Gonzalez decided to gather students and put them in a room with firefighters, police officers, and members of the prosecutor’s office and have them do teambuilding exercises.
The kicker is for the first half of the meeting, her students would have no idea that the men and women they worked with were law officers.
“So that was my idea because (Division of Criminal Justice Department) wanted to do a panel discussion and like I told them, I know our kids, they’re not going to be as receptive if they see you in uniform,” Gonzalez said.
The first half of the day was spent doing teambuilding activities like obstacle courses, gym games, and sport-like activities. At the lead was Teambuilding Guru Stacy Heading, founder of Heal the City.
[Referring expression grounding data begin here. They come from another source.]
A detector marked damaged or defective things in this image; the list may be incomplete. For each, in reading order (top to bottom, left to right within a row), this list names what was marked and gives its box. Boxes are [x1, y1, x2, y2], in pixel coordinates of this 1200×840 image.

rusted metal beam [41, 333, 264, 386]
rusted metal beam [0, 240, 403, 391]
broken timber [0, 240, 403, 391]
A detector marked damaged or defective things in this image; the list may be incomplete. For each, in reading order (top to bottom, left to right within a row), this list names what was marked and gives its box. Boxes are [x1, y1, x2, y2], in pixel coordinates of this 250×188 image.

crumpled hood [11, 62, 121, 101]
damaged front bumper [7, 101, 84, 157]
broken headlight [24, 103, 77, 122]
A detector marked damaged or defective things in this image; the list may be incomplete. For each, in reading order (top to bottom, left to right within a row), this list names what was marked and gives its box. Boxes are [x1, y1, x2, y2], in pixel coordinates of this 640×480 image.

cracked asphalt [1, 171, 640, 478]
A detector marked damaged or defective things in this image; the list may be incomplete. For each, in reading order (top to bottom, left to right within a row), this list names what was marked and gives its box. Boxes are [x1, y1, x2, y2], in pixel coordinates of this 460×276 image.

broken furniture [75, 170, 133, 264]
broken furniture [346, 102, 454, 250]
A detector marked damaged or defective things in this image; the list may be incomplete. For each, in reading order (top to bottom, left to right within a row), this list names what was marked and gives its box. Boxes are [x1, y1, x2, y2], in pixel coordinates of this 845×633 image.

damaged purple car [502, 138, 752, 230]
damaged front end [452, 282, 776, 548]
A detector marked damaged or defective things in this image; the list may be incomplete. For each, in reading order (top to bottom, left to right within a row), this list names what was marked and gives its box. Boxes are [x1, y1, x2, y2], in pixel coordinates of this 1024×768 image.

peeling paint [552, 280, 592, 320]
“This has been a great experience getting young people to come up out of their comfort zone to do some critical thinking and work together as a team. And hopefully, the goal is with a debrief and questions that they’re able to guide them to use it out in the community. It’s just good for them to see adults from the community, taking time out to do some activities that promotes healthy relationships, promotes non-violent activities, and critical thinking,” Heading said.
At one point, students we divided into separate teams and had to face each other in a match. They started on the edge of the cafeteria and raced down to the edge where Joe Richardson, a Detective with the Mercer County Prosecutors Office, stood.
In front of him were numbered from 1 to 30 written down on individual sheets of paper and out of order. Students were each assigned a number that they had to find. The team who found and jumped on all the numbers the fastest time won each round.
“They were focused on accomplishing the goal and mission. They were encouraging each other. They were giving each other high fives, so that’s what it’s about. It’s about them. Not being defined by where they live, but you know, coming together and just accomplishing a goal,” Richardson said.
Halfway through, students were left at tables as the officers and firefighters went to change. A couple of minutes later, they came in shocked students and sat down with the same teams they had been with during the teambuilding exercises.
“I was like dang, I didn’t know they were all cops before they came in…They are cool people, we worked together…We strategize as a team working together to win,” said an anonymous student at Ninth Grade Academy who attended the event.
The students sat down and ate food from The Big Easy of Trenton with the officers.
They asked questions like, “have you ever been scared to do your job or scared on the job?”, and “what are your efforts to help the youth of this city?” In attendance were members from Trenton Police Department, Division of Criminal Justice, Mercer County Prosecutors, New Jersey State Troopers, Trenton Fire Department, Trenton VFW, and Heal the City.
“I need them to see that they can relate to us,” Firefighter Eric Johnson said. “So this gives them an opportunity to see us as regular normal human beings in our regular clothes, and then we transform it to these superheroes…they get to see the human side of us, then they get to relate to us.”